Gordana Lazarevich (born February 28, 1939) is a Canadian pianist, musicologist and former department head at the University of Victoria.

== Background and education ==
Gordana Lazarevich was born in 1939, in Belgrade, Serbia. She immigrated to Canada in 1957. Lazarevich obtained her masters diploma from Juilliard in 1964 and her doctorate from Columbia University in 1970.

== Career ==
Lazarevich became director of the School of Music at the University of Victoria in 1986. Prior to that, she was director of graduate studies in music at the same university.
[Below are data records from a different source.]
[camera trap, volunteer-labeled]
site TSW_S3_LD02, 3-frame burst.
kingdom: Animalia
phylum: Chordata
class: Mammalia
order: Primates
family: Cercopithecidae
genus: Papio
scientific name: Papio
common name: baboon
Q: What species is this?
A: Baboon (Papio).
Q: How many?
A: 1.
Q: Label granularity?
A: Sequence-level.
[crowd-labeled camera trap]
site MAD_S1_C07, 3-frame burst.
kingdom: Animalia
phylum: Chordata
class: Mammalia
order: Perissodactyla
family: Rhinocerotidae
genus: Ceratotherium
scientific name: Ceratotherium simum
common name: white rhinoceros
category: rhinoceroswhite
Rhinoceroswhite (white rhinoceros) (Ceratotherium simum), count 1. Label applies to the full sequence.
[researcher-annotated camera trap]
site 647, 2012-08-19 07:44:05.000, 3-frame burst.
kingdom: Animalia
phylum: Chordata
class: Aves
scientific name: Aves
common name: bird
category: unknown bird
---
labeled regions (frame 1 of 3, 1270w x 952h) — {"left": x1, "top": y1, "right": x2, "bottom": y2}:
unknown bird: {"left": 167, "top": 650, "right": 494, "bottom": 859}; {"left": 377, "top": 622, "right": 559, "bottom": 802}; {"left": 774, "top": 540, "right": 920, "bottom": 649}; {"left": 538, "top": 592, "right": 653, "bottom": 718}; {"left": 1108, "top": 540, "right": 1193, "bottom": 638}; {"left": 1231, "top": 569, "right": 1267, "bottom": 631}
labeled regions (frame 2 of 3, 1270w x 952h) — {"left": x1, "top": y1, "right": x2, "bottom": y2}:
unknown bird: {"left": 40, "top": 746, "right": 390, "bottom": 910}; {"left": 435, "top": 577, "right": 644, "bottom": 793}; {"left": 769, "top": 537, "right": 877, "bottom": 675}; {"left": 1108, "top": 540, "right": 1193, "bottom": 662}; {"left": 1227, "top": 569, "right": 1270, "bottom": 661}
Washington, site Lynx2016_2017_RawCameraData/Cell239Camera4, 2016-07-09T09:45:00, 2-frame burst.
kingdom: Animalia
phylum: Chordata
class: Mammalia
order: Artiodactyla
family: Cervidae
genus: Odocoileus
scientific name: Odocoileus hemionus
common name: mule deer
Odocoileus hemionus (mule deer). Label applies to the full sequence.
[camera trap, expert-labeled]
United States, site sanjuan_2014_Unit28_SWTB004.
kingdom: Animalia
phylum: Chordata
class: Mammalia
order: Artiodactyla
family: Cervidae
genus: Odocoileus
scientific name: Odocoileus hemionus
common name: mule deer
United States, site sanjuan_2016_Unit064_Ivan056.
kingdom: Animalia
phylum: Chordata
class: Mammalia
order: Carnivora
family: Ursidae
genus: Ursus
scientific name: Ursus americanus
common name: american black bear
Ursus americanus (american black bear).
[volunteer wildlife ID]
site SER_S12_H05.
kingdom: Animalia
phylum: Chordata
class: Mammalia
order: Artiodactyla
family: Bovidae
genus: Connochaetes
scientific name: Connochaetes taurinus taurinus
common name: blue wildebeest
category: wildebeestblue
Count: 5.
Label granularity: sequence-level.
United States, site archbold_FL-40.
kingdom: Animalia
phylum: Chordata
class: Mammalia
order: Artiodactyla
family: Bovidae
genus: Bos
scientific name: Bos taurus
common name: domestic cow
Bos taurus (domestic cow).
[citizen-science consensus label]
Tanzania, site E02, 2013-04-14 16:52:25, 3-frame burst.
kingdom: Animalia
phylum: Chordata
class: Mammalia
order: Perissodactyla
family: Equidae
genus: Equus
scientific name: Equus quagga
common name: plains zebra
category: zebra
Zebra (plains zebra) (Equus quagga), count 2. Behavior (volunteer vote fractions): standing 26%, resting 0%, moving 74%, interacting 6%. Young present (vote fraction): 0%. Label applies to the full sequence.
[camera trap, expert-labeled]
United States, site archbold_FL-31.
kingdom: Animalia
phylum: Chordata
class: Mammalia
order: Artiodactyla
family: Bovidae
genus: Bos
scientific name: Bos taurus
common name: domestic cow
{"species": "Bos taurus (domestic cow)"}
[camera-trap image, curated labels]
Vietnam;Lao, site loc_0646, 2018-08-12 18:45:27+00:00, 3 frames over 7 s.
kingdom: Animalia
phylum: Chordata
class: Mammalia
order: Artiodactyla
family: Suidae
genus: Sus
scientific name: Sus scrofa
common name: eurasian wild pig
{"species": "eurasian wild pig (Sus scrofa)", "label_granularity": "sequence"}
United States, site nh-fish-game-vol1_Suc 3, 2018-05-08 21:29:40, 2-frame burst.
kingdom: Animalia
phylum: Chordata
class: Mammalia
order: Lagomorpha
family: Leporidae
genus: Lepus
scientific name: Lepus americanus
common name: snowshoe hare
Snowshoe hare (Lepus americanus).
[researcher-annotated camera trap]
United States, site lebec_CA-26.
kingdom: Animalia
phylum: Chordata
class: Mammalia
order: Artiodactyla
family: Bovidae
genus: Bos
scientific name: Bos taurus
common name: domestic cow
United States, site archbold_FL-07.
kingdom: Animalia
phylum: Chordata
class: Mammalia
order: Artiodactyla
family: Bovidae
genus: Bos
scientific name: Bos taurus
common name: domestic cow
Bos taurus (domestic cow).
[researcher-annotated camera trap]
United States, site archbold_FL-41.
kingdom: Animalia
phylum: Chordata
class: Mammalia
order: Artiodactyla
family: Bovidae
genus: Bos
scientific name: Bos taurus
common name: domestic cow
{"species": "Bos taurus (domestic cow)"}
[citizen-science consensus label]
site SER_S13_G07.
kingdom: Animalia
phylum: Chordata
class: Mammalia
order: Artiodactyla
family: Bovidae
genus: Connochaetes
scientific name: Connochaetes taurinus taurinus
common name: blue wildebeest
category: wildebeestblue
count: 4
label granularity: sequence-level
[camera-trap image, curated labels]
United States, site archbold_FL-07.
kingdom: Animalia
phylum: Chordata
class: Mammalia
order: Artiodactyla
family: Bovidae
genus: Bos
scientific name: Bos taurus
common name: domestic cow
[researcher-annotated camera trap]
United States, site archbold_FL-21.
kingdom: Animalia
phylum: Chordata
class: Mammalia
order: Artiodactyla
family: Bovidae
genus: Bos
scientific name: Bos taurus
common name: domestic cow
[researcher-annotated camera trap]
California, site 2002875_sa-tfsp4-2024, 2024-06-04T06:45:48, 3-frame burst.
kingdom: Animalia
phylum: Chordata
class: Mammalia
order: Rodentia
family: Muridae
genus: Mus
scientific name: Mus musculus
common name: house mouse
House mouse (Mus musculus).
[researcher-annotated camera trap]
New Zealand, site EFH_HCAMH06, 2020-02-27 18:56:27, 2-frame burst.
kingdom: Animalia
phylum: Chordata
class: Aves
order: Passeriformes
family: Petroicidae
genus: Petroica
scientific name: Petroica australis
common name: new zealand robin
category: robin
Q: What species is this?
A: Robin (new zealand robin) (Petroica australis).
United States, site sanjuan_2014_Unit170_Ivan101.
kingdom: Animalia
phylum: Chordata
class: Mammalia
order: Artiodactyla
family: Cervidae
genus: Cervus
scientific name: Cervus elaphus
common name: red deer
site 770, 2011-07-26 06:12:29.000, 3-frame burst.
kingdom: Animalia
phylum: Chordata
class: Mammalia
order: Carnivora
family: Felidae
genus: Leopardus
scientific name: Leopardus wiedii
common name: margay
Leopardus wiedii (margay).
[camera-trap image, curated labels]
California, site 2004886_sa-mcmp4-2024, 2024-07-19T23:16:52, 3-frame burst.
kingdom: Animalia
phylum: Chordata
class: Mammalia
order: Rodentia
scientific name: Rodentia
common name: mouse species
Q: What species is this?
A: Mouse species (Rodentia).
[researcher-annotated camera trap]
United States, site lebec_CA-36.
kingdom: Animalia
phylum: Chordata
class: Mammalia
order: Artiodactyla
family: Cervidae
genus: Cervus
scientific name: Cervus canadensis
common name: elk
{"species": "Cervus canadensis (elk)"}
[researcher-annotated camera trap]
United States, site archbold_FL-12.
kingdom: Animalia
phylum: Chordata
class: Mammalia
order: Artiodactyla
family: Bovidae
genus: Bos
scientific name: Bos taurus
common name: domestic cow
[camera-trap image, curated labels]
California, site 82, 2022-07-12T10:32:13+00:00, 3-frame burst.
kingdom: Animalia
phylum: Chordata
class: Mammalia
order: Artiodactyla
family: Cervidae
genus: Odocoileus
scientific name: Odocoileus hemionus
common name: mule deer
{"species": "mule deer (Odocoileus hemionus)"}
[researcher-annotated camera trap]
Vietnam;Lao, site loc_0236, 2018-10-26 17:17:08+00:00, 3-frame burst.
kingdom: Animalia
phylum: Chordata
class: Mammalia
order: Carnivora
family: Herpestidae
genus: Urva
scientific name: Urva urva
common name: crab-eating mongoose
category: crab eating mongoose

She has written about various musicians and musical genres, specializing in 18th century and 19th century music. In 1970, Columbia University published her dissertation "The Role of the Neapolitan Intermezzo in the Evolution of Eighteenth-century Musical Style". A book on Frances James and Murray Adaskin was published in 1988. She also edited "L'Artigiano Gentiluomo : Recent researches in the music of the Classical Era". Lazarevich contributed to magazines such as Current Musicology, The Musical Quarterly and Analecta Musicologica, as well as The New Grove Dictionary.

As a pianist, Lazarevich performed with the Toronto Symphony Orchestra and also appeared on CBC Radio and Television. Her other recitals were at venues like the Canadian National Exhibition and the Toronto Art Gallery.

== Awards ==
In 1959, Lazarevich won the CBC Trans-Canada Talent Festival in the piano category.